---
title: "Capability got cheap"
date: "2025-04-17"
summary: "Three strong models shipped this month and I forgot which lab made which — when capability turns into a utility, the value moves up the stack to trust, reuse, and memory"
tags: ["ai","models","trust","building"]
---

Three model releases this month and I had to look up which lab shipped which. That tells you everything.

GPT-4.1, o3, o4-mini, Gemini 2.5 — a few weeks ago each of these would have been the headline for a season. Now they arrive, clear my hardest private tests, and I move on by lunch. The thing I waited fifteen years for is becoming a utility. You turn the tap, intelligence comes out, and the price keeps dropping.

I am not complaining. This is what abundance looks like. But I remember when the whole question was whether the model was smart enough to attempt the thing at all. That question is closing. Soon it will be no more interesting than asking whether your electricity is strong enough to run a lamp.

So where does the value go when the smart part is free?

It goes up. To the things capability alone never gives you. Does the answer hold up — can I trust it, trace it, stand behind it in front of a client. Can I reuse what worked last time instead of conjuring it fresh and praying.

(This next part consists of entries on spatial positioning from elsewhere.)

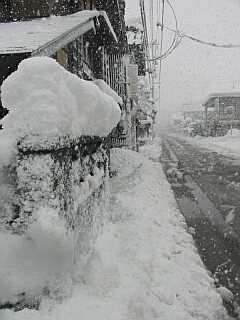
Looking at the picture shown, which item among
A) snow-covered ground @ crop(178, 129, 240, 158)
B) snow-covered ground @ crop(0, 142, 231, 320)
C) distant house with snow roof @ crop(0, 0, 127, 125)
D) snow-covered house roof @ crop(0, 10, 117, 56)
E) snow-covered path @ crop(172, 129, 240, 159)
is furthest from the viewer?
snow-covered ground @ crop(178, 129, 240, 158)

Does the system know who I am and what my studio actually does, or does it greet me as a stranger every single morning.

None of that is solved by a smarter model. A more brilliant amnesiac is still an amnesiac.

For twenty-five years the hard part of this trade was raw ability — finding it, affording it, squeezing it out of the hardware you had. That era is ending in front of me. The scarce things now are trust, reusable foundations, and memory you own.

The models got cheap. The interesting work just got expensive.